(Beginning of Data for this exercise)
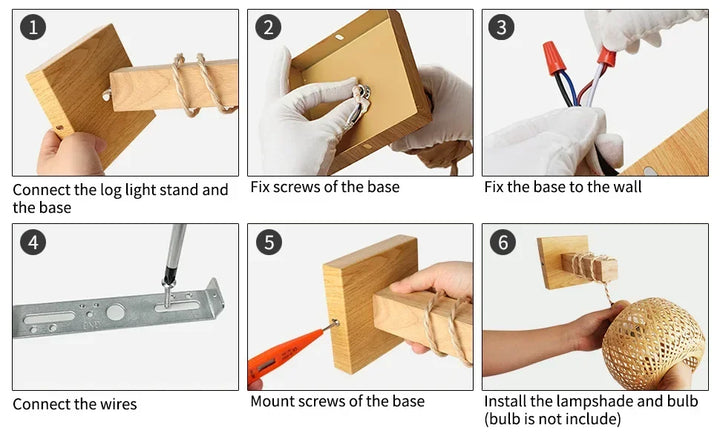 1

Connect the log light stand and the base

2

Fix screws of the base

3

Fix the base to the wall

4

Connect the wires

5

Mount screws of the base

6

Install the lampshade and bulb (bulb is not include)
(End of Data for this exercise)
» **Task brief**
Without including any pictures, reproduce the data exactly.

» **Written solution**
 1

Connect the log light stand and the base

2

Fix screws of the base

3

Fix the base to the wall

4

Connect the wires

5

Mount screws of the base

6

Install the lampshade and bulb (bulb is not include)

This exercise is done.